Oil price plunge creates economic winners, losers

The Columbian
Published: December 20, 2014, 4:00pm

MILWAUKEE — The pain at the pump is gone for now, but could we begin to feel it elsewhere?

Maybe.

From manufacturers who make parts and equipment for U.S. oil drillers to companies developing battery and biofuel technologies, the months-long slide in the price of oil has implications for companies across the U.S.

This could quickly become about more than cheap gasoline.

The concern is that crude prices could fall so low that demand for alternative energy sources would evaporate and the growth of the U.S. oil patch, which has helped lead the country back from one of its worst-ever economic downturns, might slow or even stop.

“This is clearly a mixed bag for the U.S. because a large percentage of U.S. job growth since the credit crisis has happened in the energy sector, and that growth could halt or reverse if oil prices stay low for long,” said Ethan Bellamy, managing director and chief oil industry analyst at Milwaukee-based Robert W. Baird & Co.

Jobs in the oil and gas extraction category have grown by an estimated 80 percent in the past 10 years, according to the U.S. Department of Labor.

That growth has reached such places as Richfield, Wis., where Strohwig Industries decided five years ago to jump into the business of manufacturing oil field parts and equipment.

“It has become a significant part of what we do,” said Mike Retzer, controller at Strohwig.

For Retzer, falling oil prices complicate financial forecasting and planning for the coming year.

“We haven’t seen a decrease in orders yet, but heck, we don’t know,” Retzer said. “The crystal ball is pretty cloudy due to these oil and (natural) gas prices.”

The price of a barrel of U.S. benchmark light sweet crude fell more than $2 a barrel to $57.81 on Dec.12. It was trading at $107.26 a barrel in late June.

How low does the price have to go before it begins to diminish the profitability — and production — of the U.S. oil patch?

“There’s really no magic number where things are going to fall off a cliff as far as production is concerned,” said Jim Ritterbusch, president of Ritterbusch & Associates, an oil advisory firm in Chicago. But, “we’re getting close.”

PLANNING FOR VOLATILITY

Companies in the petroleum sector plan for volatility, said Lee Edwards, chief executive of Virent Inc. in Madison, Wis., and a former executive at BP in Houston.

“It’ll go up, it’ll go down, and we’re trying to build our business models so we are independent of that volatility,” he said.

ECONOMIC BOOST

Despite any difficulties plummeting crude oil prices may pose for some companies, the ever-growing savings at the gasoline pump translate into a sizable boost for the U.S. economy.
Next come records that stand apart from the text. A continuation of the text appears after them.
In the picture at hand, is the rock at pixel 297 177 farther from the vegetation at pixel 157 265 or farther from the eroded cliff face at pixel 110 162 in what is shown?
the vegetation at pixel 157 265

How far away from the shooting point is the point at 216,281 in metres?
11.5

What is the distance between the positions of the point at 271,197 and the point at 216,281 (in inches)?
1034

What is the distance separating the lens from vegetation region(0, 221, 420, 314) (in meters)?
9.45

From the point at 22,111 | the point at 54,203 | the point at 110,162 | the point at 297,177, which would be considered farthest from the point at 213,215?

The lower gasoline prices act like a tax cut.

“The average consumer is clearly winning here on lower prices and money in their pockets,” Baird’s Bellamy said.

TOUGHER STANDARDS

While sales of electric vehicles and hybrids are likely to be pressured by low oil prices, development of alternative energy sources will continue amid tougher greenhouse gas and pollution standards being adopted around the world.

“So even if the fuel prices stay low, the emissions regulations continue to get more and more stringent,” said MaryAnn Wright, vice president of engineering and product development for the battery business of Johnson Controls in Glendale, Wis.

Johnson Controls is working on developing lithium next-generation car batteries to help automakers meet those standards, but its focus for now is helping the auto industry get better mileage out of cars with internal combustion engines.

So what’s a fair price for a barrel of oil — a price that doesn’t gouge consumers yet allows the U.S. oil patch to continue growing?

That’s impossible to figure, Bellamy said.

“What’s fair isn’t relevant when you are dealing with a cartel,” he said, referring to OPEC. “I wouldn’t be surprised if they cut their production deeply at the next meeting, taking oil back to $70, or if they allowed oil to go to $40 per barrel.

“Those are equally likely in my view.”